→ Exercise set
(a) Answer these questions from the Nocopi income statement passage, each on its own line:
(i) What was the gross margin in the later period?
(ii) By what percentage did operating expenses grow, and between which two amounts?
(iii) What is the minimum quarterly payout of the four-year licensing agreement, and when do the payments begin?
(b) Please list every percentage increase that the Nocopi income statement passage reports, along with the item it applies to.
(c) Translate this sentence from the Nocopi income statement passage into Spanish: "This licensing agreement will pay out a minimum of $100K/quarter for four years, beginning in 3Q2019 – so cash will be coming in the door but it will be “hidden” when looking at the income statement."

→ Provided text

*** Begin section ***

Turning to the income statement, we see more encouraging
signs. Revenues during this period have grown from $920k to $3.34MM*, an increase
of over 360%. Gross profits grew by over 460%, from $600k (65% gross margins) to
$2.78MM (83% gross margins), indicating that the company has become more
efficient in how it generates revenue. This is supported by operating expenses,
which grew by only 65% from $890K to $1.47MM. Bottom line net income grew from $10K
to $1.66MM, an astounding 16,600% increase. One other item to keep in mind is
that as of 12/31/2018 the company has approximately $2.5MM net operating loss
carryforwards.
*Note that due to the nature of its licensing agreements, Nocopi
had to recognize the present value of a four-year licensing agreement which was
signed in 2018, meaning that 2018 revenues include $1.5MM from this agreement.
This licensing agreement will pay out a minimum of $100K/quarter for four
years, beginning in 3Q2019 – so cash will be coming in the door but it will be “hidden”
when looking at the income statement.

*** End section ***

→ Supplied data
*** Begin section ***

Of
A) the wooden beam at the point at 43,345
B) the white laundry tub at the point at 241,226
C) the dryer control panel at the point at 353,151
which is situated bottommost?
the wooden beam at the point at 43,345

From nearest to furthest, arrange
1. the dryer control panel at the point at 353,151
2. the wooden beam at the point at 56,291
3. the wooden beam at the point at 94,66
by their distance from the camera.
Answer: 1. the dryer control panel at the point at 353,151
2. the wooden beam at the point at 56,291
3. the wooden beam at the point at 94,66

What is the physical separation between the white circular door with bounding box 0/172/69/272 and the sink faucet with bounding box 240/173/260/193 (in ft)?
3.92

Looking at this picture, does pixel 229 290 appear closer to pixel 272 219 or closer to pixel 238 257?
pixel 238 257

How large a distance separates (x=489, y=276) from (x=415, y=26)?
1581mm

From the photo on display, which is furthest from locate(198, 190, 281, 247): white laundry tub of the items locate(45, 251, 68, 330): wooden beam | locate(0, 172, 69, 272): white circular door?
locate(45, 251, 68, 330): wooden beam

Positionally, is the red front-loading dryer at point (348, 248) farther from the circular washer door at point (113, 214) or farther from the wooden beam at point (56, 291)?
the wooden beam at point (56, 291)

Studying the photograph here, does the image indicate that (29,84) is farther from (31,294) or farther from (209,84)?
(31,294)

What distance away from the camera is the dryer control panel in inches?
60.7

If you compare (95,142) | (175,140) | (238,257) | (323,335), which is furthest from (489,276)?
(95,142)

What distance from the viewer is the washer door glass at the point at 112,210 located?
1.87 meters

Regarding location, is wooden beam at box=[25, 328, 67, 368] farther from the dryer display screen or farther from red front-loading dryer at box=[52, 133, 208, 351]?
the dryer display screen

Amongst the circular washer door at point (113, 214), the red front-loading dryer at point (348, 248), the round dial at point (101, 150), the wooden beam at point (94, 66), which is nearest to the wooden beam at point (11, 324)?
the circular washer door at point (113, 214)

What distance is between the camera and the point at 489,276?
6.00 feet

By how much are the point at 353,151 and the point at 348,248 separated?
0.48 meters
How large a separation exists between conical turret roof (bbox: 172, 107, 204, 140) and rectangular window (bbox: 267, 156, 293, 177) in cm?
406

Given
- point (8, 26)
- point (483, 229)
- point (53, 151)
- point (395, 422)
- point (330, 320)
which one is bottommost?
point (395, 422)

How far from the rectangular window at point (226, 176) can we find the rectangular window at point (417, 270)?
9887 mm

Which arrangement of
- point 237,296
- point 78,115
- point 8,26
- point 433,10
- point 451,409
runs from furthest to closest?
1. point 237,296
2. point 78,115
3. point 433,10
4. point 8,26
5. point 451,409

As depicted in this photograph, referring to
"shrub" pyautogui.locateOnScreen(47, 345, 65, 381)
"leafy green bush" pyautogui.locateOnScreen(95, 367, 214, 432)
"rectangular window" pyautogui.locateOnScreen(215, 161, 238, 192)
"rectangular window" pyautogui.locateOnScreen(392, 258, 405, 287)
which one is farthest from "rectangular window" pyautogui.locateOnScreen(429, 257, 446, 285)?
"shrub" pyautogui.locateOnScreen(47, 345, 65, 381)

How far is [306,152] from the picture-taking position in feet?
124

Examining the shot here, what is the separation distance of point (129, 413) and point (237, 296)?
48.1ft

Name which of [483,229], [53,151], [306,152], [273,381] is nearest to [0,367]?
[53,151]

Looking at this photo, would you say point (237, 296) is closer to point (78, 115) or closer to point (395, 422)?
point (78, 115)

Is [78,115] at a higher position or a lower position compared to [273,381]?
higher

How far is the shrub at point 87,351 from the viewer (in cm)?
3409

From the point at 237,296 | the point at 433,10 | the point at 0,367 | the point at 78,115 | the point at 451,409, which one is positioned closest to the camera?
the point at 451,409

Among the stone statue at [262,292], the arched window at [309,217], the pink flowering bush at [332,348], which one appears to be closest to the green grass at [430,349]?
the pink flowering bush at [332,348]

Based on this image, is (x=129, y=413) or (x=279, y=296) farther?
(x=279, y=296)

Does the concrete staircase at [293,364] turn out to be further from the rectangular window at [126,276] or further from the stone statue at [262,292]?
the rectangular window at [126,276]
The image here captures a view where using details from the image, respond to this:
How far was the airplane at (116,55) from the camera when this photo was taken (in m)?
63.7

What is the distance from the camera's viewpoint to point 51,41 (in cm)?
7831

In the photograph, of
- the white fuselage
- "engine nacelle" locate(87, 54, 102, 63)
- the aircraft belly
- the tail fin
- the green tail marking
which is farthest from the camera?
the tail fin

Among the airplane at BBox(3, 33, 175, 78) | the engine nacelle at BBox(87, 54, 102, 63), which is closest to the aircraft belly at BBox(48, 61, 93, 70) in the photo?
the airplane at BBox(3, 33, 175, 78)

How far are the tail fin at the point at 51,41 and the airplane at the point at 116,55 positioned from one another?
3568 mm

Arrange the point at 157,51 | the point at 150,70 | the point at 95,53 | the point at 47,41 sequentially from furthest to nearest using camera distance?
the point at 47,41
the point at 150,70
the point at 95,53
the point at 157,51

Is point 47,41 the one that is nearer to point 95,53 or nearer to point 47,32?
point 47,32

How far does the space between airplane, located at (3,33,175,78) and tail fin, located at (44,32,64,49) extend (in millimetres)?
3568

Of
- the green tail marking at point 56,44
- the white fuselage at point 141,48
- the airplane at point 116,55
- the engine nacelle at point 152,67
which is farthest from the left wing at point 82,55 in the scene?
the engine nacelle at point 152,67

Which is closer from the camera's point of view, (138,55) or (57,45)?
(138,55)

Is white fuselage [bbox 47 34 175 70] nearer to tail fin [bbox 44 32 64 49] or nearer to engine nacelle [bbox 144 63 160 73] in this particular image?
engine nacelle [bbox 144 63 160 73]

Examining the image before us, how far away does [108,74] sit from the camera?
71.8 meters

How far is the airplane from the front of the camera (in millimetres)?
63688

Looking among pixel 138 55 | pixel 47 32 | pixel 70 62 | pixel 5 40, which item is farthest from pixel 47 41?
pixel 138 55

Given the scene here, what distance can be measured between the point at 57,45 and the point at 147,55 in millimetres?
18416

*** End section ***

→ Answer section
(a)
(i) 83%
(ii) 65%, from $890K to $1.47MM
(iii) $100K per quarter, beginning in 3Q2019

(b)
Revenues: over 360%
Gross profits: over 460%
Operating expenses: 65%
Net income: 16,600%

(c) Este acuerdo de licencia pagará un mínimo de $100K por trimestre durante cuatro años, a partir del 3T2019, por lo que entrará efectivo, pero estará “oculto” al observar el estado de resultados.